__Exercise__: Rewrite all the data below as a JSON list of strings, one string per line, with blank lines skipped and the pictures left out.

START

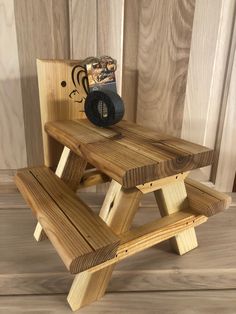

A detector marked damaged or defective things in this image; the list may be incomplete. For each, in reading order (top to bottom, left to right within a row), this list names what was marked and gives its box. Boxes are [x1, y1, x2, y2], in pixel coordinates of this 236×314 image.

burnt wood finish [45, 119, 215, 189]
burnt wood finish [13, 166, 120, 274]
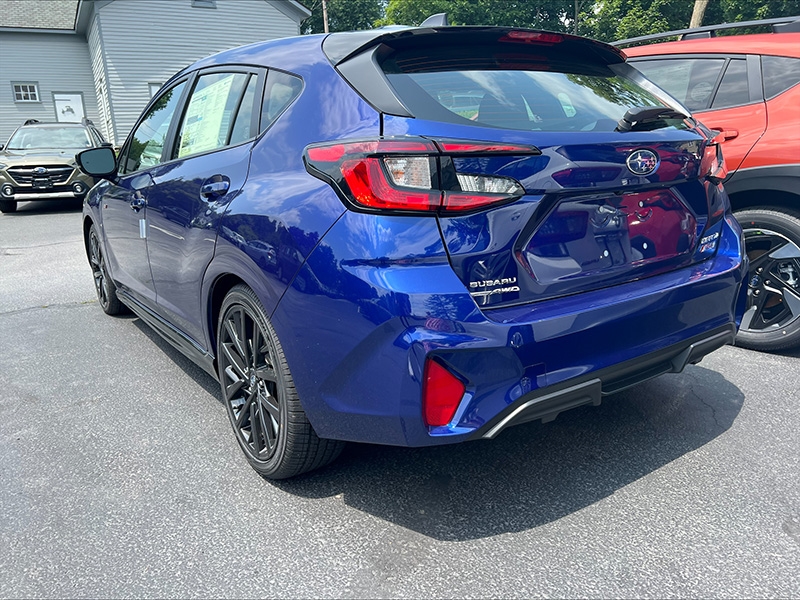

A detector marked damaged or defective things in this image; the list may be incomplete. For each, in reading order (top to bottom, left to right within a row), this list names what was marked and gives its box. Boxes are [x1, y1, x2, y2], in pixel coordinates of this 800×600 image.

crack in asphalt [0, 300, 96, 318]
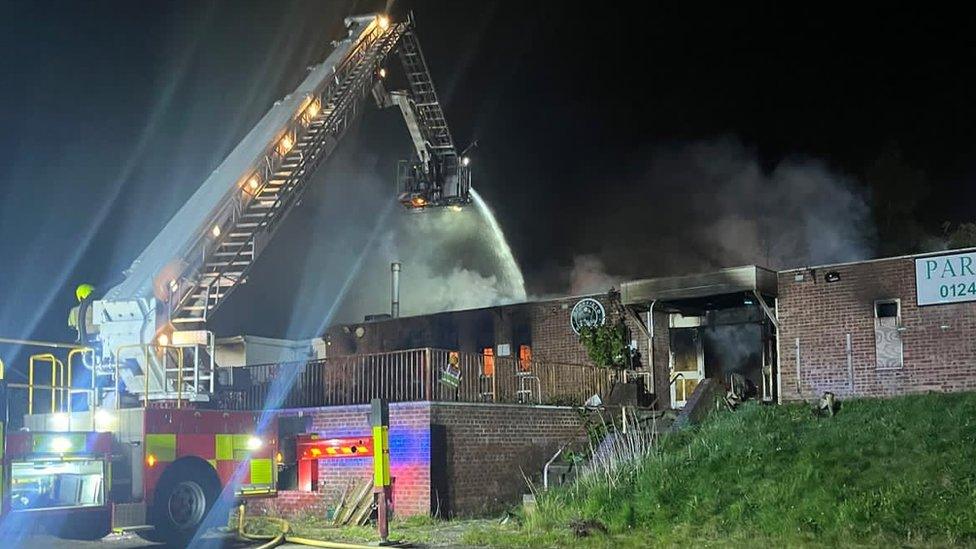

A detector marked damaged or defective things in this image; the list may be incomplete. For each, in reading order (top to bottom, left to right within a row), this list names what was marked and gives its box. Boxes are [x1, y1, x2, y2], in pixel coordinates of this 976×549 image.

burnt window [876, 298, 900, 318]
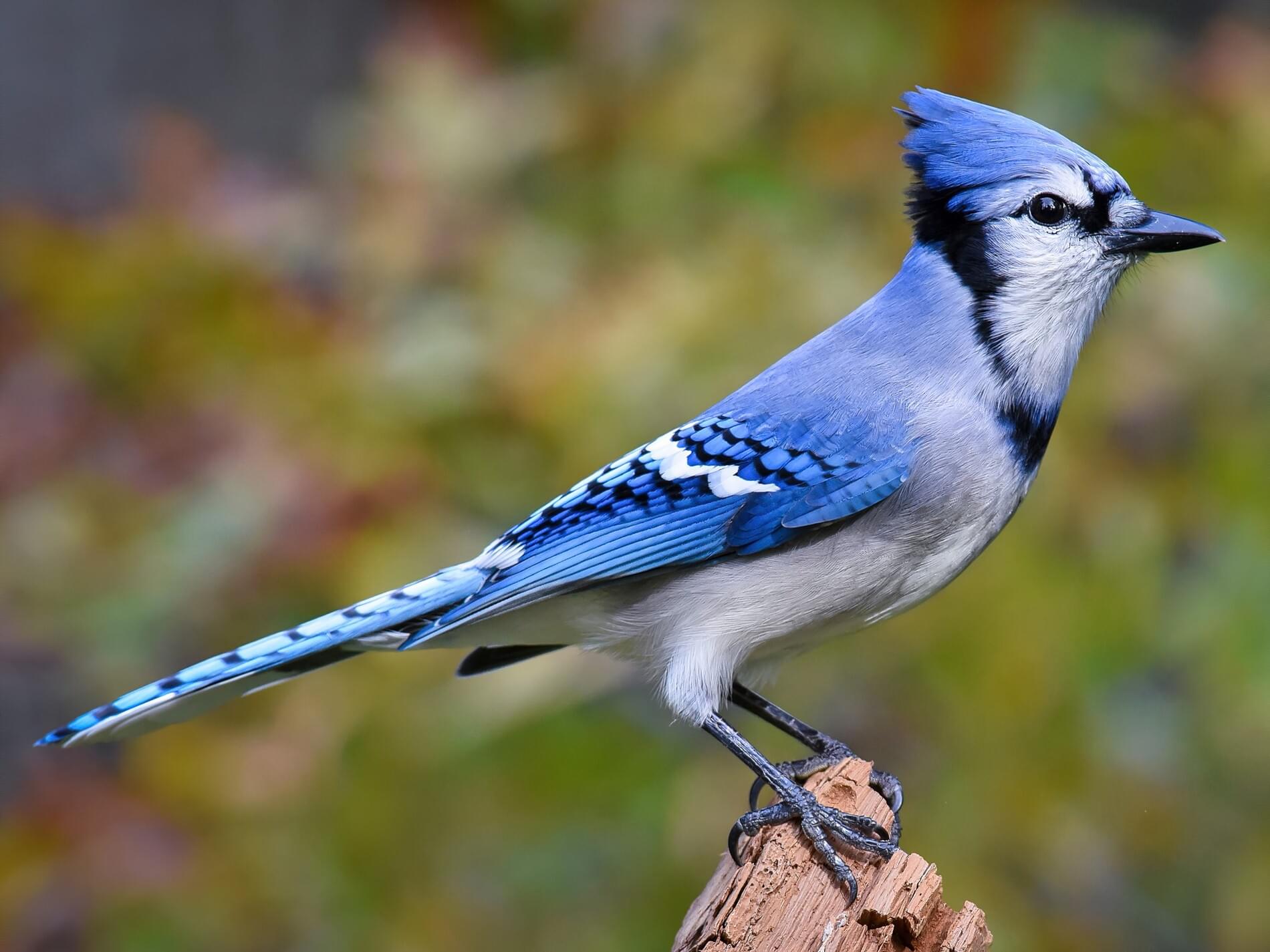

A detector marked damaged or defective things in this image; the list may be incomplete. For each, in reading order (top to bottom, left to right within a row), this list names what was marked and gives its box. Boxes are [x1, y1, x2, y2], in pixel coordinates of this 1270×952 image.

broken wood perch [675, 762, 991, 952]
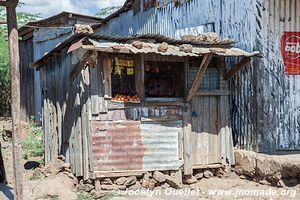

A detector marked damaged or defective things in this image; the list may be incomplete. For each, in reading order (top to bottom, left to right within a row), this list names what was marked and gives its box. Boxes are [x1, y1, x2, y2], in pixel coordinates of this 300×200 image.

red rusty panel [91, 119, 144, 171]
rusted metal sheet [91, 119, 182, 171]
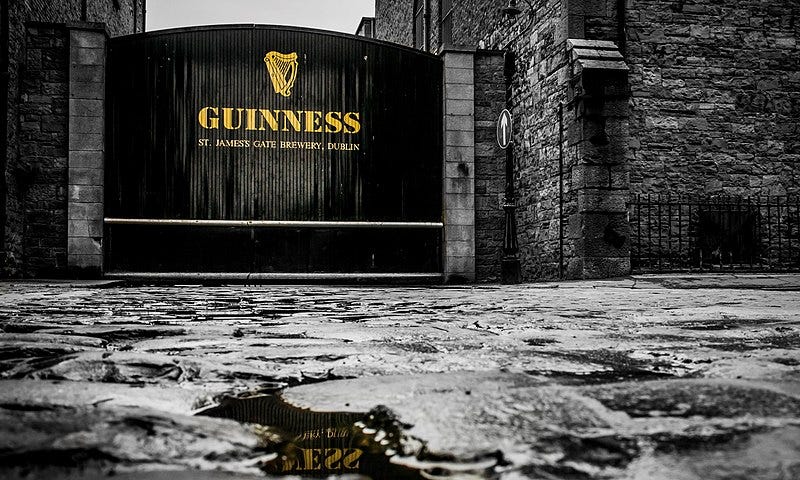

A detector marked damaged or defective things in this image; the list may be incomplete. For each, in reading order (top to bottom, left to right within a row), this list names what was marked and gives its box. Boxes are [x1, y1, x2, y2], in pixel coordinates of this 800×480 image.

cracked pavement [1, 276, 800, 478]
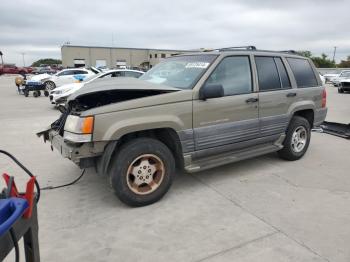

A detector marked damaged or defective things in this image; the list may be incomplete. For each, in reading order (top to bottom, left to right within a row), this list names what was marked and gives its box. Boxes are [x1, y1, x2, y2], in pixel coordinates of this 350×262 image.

END

__Complete answer__:
[
  "A detector marked damaged or defective things in this image; the list may be incomplete. For each, in reading order (top to bottom, left to right within a row), this list names what was marked and gives its box. Boxes are [x1, y1, x2, y2], in pixel coordinates of this 236×314 image.",
  "burnt wood finish [45, 119, 215, 189]",
  "burnt wood finish [13, 166, 120, 274]",
  "A detector marked damaged or defective things in this image; the list may be incomplete. For each, in reading order (top to bottom, left to right within a row), this list names what was marked and gives its box. Boxes are [x1, y1, x2, y2], in pixel coordinates of this 800×600 image.",
  "crack in asphalt [0, 300, 96, 318]",
  "A detector marked damaged or defective things in this image; the list may be incomplete. For each, in reading order (top to bottom, left to right within a row), this list names what was marked and gives its box. Boxes are [x1, y1, x2, y2], in pixel coordinates of this 976×549 image.",
  "burnt window [876, 298, 900, 318]",
  "A detector marked damaged or defective things in this image; the list may be incomplete. For each, in reading order (top to bottom, left to right within a row), this list names what was marked and gives its box. Boxes are [x1, y1, x2, y2], in pixel coordinates of this 1270×952 image.",
  "broken wood perch [675, 762, 991, 952]",
  "A detector marked damaged or defective things in this image; the list may be incomplete. For each, in reading order (top to bottom, left to right within a row), this list names what was marked and gives its box. Boxes are [x1, y1, x2, y2], in pixel coordinates of this 300×200 image.",
  "red rusty panel [91, 119, 144, 171]",
  "rusted metal sheet [91, 119, 182, 171]",
  "A detector marked damaged or defective things in this image; the list may be incomplete. For each, in reading order (top to bottom, left to right within a row), this list names what was marked and gives its box. Boxes are [x1, y1, x2, y2], in pixel coordinates of this 800×480 image.",
  "cracked pavement [1, 276, 800, 478]",
  "A detector marked damaged or defective things in this image; the list may be incomplete. For each, in reading order (top to bottom, left to right within a row), this list names what was marked and gives its box. Boxes are [x1, y1, x2, y2], in pixel coordinates of this 350×262 image."
]